Enquanto vai até a cozinha buscar a jarra d’água e dois copos, ‘Paulo’ faz uma varredura pelo cômodo da casa, dali consegue ver a sacada, e as portas do quarto, cozinha e banheiro. Gabriel está sozinho, a noite não será longa.
Sobre a mesa folhetos, panfletos, pastas-arquivos com os nomes de empresas como Ardus Enterprises gerenciamento de lixo, Harold and Harold Mining mineradora, plantas e mapas.
Ao retornar Gabriel enche um copo, oferece e aponta para ‘Paulo’, que pega, bebe um gole e põe o copo sobre a mesa. Gabriel enche seu copo, põe a jarra sobre a mesa, aponta para as pastas e se põe a falar:
- Por enquanto só temos informações sobre essas empresas que estão em um grupo que lucra descartando seu lixo químico sem cuidado nos rios da região. Esse lixo mata e contamina os peixes, que contaminam os ribeirinhos. Se não pararem, muita gente vai morrer!
- E como faremos com que eles parem, Gabriel?
- Tenho as plantas, vou passar para o grupo essas informações, vamos fotografar a coleta e o descarte do lixo, levar tudo aos jornais e às autoridades competentes.
Simulando interesse e reflexão, Silva se levanta e caminha para a sacada, respirando fundo, com olhar vago, comenta:
- Parece tudo muito bem definido, onde iria me encaixar?
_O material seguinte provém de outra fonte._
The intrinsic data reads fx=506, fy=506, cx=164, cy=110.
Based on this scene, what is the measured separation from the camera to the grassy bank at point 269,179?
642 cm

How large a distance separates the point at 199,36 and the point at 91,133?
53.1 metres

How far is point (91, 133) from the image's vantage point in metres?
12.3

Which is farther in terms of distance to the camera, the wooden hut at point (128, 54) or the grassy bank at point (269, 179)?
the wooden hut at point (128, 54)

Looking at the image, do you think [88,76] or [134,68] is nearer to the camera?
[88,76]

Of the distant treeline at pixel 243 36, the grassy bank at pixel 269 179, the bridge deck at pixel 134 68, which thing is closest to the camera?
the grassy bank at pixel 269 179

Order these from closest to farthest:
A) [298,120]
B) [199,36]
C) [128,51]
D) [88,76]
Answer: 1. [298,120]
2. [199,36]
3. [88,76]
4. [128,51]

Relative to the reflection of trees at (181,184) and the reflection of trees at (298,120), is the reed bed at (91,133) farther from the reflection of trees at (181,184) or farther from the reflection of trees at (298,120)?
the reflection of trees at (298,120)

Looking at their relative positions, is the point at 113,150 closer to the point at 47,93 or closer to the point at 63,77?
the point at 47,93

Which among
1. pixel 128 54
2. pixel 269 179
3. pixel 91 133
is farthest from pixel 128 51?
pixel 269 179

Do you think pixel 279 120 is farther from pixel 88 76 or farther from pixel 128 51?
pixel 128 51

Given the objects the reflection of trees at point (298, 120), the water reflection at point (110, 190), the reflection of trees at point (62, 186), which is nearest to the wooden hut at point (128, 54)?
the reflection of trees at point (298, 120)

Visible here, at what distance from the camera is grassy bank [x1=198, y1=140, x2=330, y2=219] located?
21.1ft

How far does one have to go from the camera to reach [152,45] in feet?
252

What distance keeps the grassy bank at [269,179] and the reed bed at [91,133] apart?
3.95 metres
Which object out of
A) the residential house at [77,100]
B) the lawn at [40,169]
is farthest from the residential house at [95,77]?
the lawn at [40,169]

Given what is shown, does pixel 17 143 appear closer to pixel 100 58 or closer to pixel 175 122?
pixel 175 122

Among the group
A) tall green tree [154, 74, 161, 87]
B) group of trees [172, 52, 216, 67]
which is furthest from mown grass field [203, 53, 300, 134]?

- Precisamos de pessoal que consiga transitar a informação rapidamente, que se desloque com segurança, num trabalho de contínuo, só que com informações ultra sigilosas.
- Isso acredito que posso fazer facilmente!
Com um sorriso no rosto, Gabriel se levanta, deixando o copo sobre a mesa e acompanha ‘Paulo’ até a sacada.
‘Paulo’ abre os braços para um abraço caloroso que termina em um empurrão por sobre a grade!
Surpreso e desestabilizado, Gabriel se estatela na portaria, o porteiro desesperado abre o portão e vai até a rua, Rogério desce, uma multidão se aglomera ao redor do corpo que jaz sobre uma poça de sangue ainda quente.
Silva desce a rua procurando um orelhão que só encontra a quatro quadras dali, tecla os sete números e informa conclusão do serviço.
 
***
 
RED, diante do seu 486, recebe um e-mail com data e hora a aproximada do “acidente”, enviado por um espírito da Weaver que ronda as prensas de um jornal do bairro. A fúria percorre seus músculos. Com uma mão ele pega o telefone, com a outra parte uma tora de 15 cm. A secretária convocará a matilha, isso não vai ficar barato!